Schematic representation of the hydroxide direct nucleophilic attack mechanism; Step 1: The hydroxide nucleophile attacks at the electrophilic C of the ester C=O leading to the formation of the tetrahedral intermediate. Step 2: The intermediate collapses, reforming the C=O. Step 3: Departure of the alkoxide leaving group, RO^–.

Figure 8

Cartoon representation of the complex between Bothrops pirajai PrTX-II and a fatty acid (tridecanoic acid) (PDB 1QLL). A close-up view of the binding site of PrTX-II, with the fatty acid molecule stabilized by a hydrogen bond with the Cys29–Gly30 peptide bond, which is hyperpolarized by the Lys122, increasing its affinity for the fatty acid.

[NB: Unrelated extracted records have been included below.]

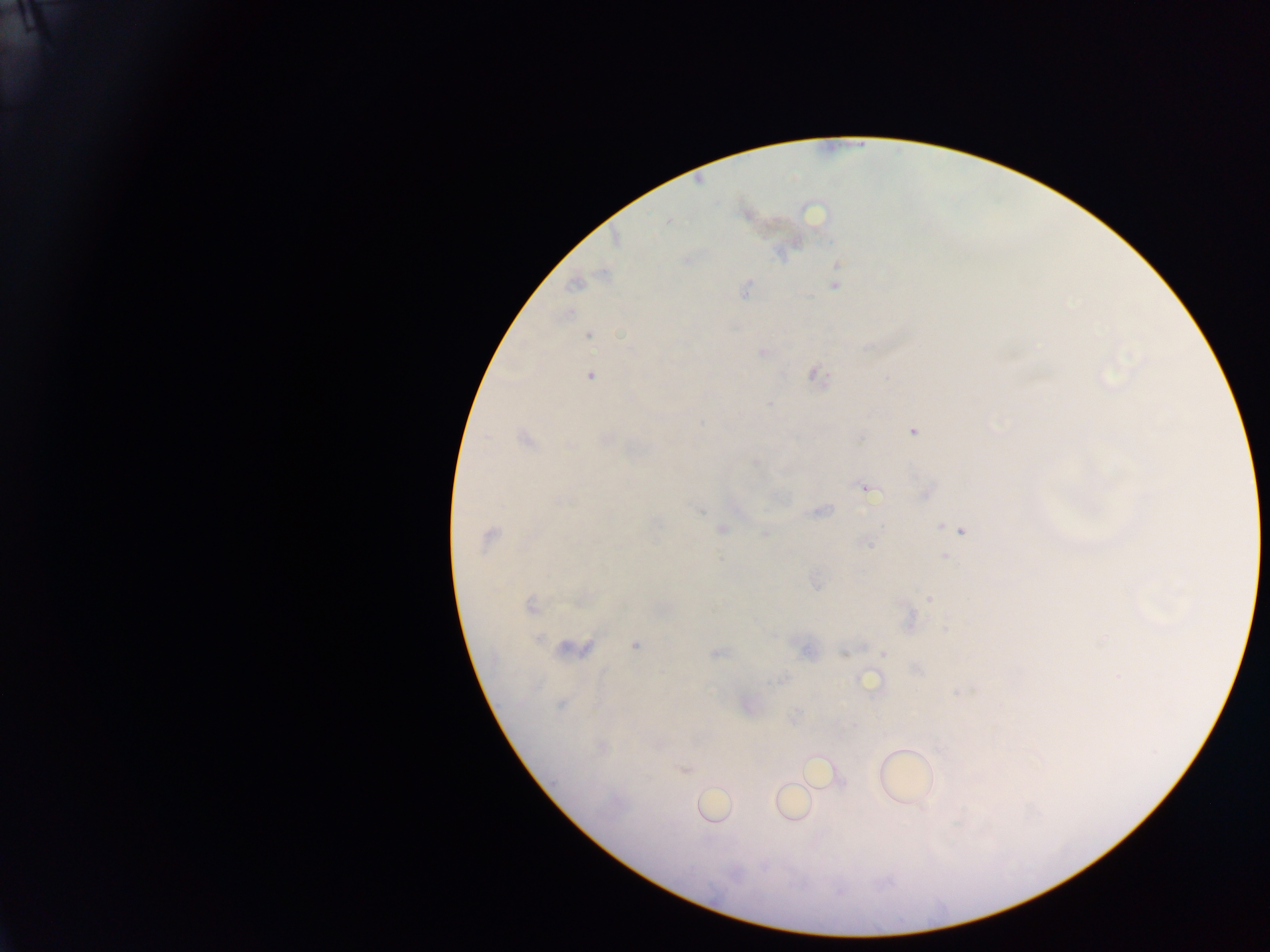

Approximate centers as (x, y) in pixels.
Summary:
  - Plasmodium parasite locations: (668, 221), (575, 284), (834, 286), (745, 289), (589, 335), (762, 352), (816, 375), (590, 376), (769, 404), (913, 431), (607, 438), (525, 439), (570, 445), (756, 461), (866, 488), (823, 510), (699, 511), (941, 525), (722, 529), (961, 531), (765, 533), (488, 536), (867, 544), (946, 557), (929, 598), (531, 607), (909, 620), (946, 627), (1104, 636), (538, 638), (635, 645), (573, 649), (806, 650), (718, 652), (843, 653), (884, 653), (917, 670), (1119, 676), (782, 679), (869, 682), (560, 705), (747, 705), (684, 770)
  - Country: Ghana
  - Field of view: single
  - Capture: mobile-phone photograph through a microscope
  - Preparation: thick blood smear
  - Image size: 1270×952 pixelsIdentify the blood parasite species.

The Ca²⁺ binding loop interactions with the Nε atom of the Lys49 residue are also shown. PyMOL molecular graphics software package was used to generate the representations.

Figure 9

Representation of the svPLA (PDB 5TFV) with the phospholipid bilayer membrane, created using the CHARMM-GUI web interface. The protein orientation in the membrane was automatically set up with the PPM 2.0 server, and the substrate was manually inserted. In the active center, there is a bound phospholipid substrate in which the color red represents oxygen, phosphorus is brown, nitrogen is blue, and carbon is white; the enzyme is shown in cartoon representation, and the Ca²⁺ ion is shown in dark pink. Binding to the membrane makes the enzyme more active for several orders of magnitude. PyMOL molecular graphics software package was used to generate the representations.

Figure 10

Surface representation of the E. carinatus svPLA₂-IIA (PDB 1OZ6) hydrophobic channel, with the Trp31 and Lys69 residues in evidence. Catalytic residues are also indicated. The calcium ion is represented as an orange sphere. PyMOL molecular graphics software package was used to generate the representations.